Essays
David Graham considers his photographs 'environmental portraits'- people in their homes, on the job, celebrating, playing. These photographs explore cliches, contradictions, myriad nuances of form and meaning, and innumerable personal histories, all within the context of life in North America. Graham does not attempt to simplify or to generalize about the quality of this life, but to illuminate the diversity underlying the modern trends toward a homogeneous culture. He suggests, 'They are portraits in the largest sense because, the individual, whether visible in the picture or not, permeates the space. The photographs provide visual testimony about the relationships of people to their environments and to one another.'
Graham lives in Newton, PA, and teaches photography at Moore College of Art in Philadelphia. He recently received a photographers fellowship from the National Endowment for the Arts and has exhibited his work at the Jeffrey Fuller Fine Art, Philadelphia, PA, and Armstrong Gallery, NY, among others.
1985
There is a tendency to label the work of an artist within specific genres or styles in order to understand their efforts in relation to other artists who work along similar lines. This process allows us to make comparisons and draw conclusions based on what is already known and accepted. This method of evaluation by comparison was comically characterized in Robert Altman's film, The Player where writers and agents continually pitched new movie ideas to a studio executive with come-ons like, 'it's kind of like Out of Africa meets Pretty Woman' or 'it's kind of like Ghost meets The Manchurian Candidate.' While these types of comparisons might be an expedient introduction to a film or the work of an artist, when left unexplored, it is like settling for the Cliff Notes and missing the experience of reading the book.
I have known David Graham and his work for quite some time. He participated in Light Work's Artist-in-Residence program in 1985 and his work has been well chronicled in two books, American Beauty, published by Aperture in 1987, and Only in America published by Alfred A. Knopf in 1991. Thinking that I was familiar with his work and considering him a gifted and dedicated practitioner of the Diesels and Dinosaurs school of American roadside architecture, extravaganza , and excess I decided that an exhibition looking over the past twenty years of his work would be an important and exciting project.
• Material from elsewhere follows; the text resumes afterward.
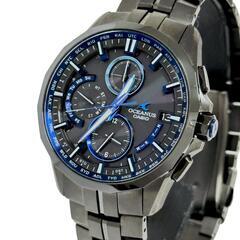 【CASIO/カシオ】 オシアナス OCW-S3001  腕時計...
I went into the project thinking that I knew what Graham's work was about, but I have come to this point understanding that his contributions carry a deeper level of complexity and range than I had first assumed. Without question many of Graham's photographs fall firmly within the Diesels and Dinosaurs genre mapped out by Stephen Fitch and others. Graham's contribution to this genre is immense and the clarity of his well seen and sighted photographs deserve the praise of Jane and Michael Stern who wrote in their introduction to the book Only in America that Graham, '…has created a national photo album that render a brave and preposterous side of a country that never fears to be ridiculous in its quest for the sublime.' But among the monster fish, donut shaped restaurants, cowboy boot restrooms, Teepee motels, and airplane-topped gas stations, David Graham has mined the oddity of roadside attractions, the spectacle of parades and celebrations, and the character of Americans at home and at play-- and in doing so discovered tension and uncertainty where others have only found excess and drama.
The inferno at the Branch Dividian site in Waco, Texas and the devastation of floods and tornadoes seem like serious subjects for a photographer who stops the car for almost every trailer park, tourist trap, and holiday parade along the highway. Until I had begun to seriously work on this exhibition and catalogue my tendency was to pigeonhole David Graham as just an accomplished chronicler of roadside America. But what I have come to realize is that for more than twenty years he has been recording the scenes of a mobile America looking for meaning at the crossroads of kitsch and culture, past and present, and fantasy and reality -- and has indeed given us a portrait of a country that refuses to fit, like himself, into neat categories.
The opening pair of portraits in this catalogue of Matthew Stockton made eight years apart point out the uncertainty and tension that Graham so subtly but plainly records. The passage of time has not altered young Matthew's stiff and stoic stance, as if it were pre-destined that eight years later he would fit so comfortably into the uniform and regimentation of the Armed Forces. Meanwhile a statue of Jesus beckons to Matthew from beside the front porch of what we assume is Matthew's house. The ensuing eight years have badly weathered the statue but a new picture window in the house looks directly over the statue's decline. There is much to contemplate in this seemingly simple pair of portraits, and the invitation to explore is a key element in the work of David Graham.
Many of the photographs in this exhibition and catalogue were made with an 8 x 10' view camera, an extremely rigid and cumbersome devise that requires the use of a sturdy tripod and sometimes an exposure of several seconds. Perhaps this is the reason that Matthew Stockton appears so rigid -- asked to stand still in the fading autumn light. But as clear and precise as Graham's photographs appear, they also contain a great deal of motion. Not motion that betrays a shaky hand or a slip of focus, but a movement through time, the physical movement of the photographer from place to place, and as a witness to the events and attitudes that shift and shake our values and beliefs.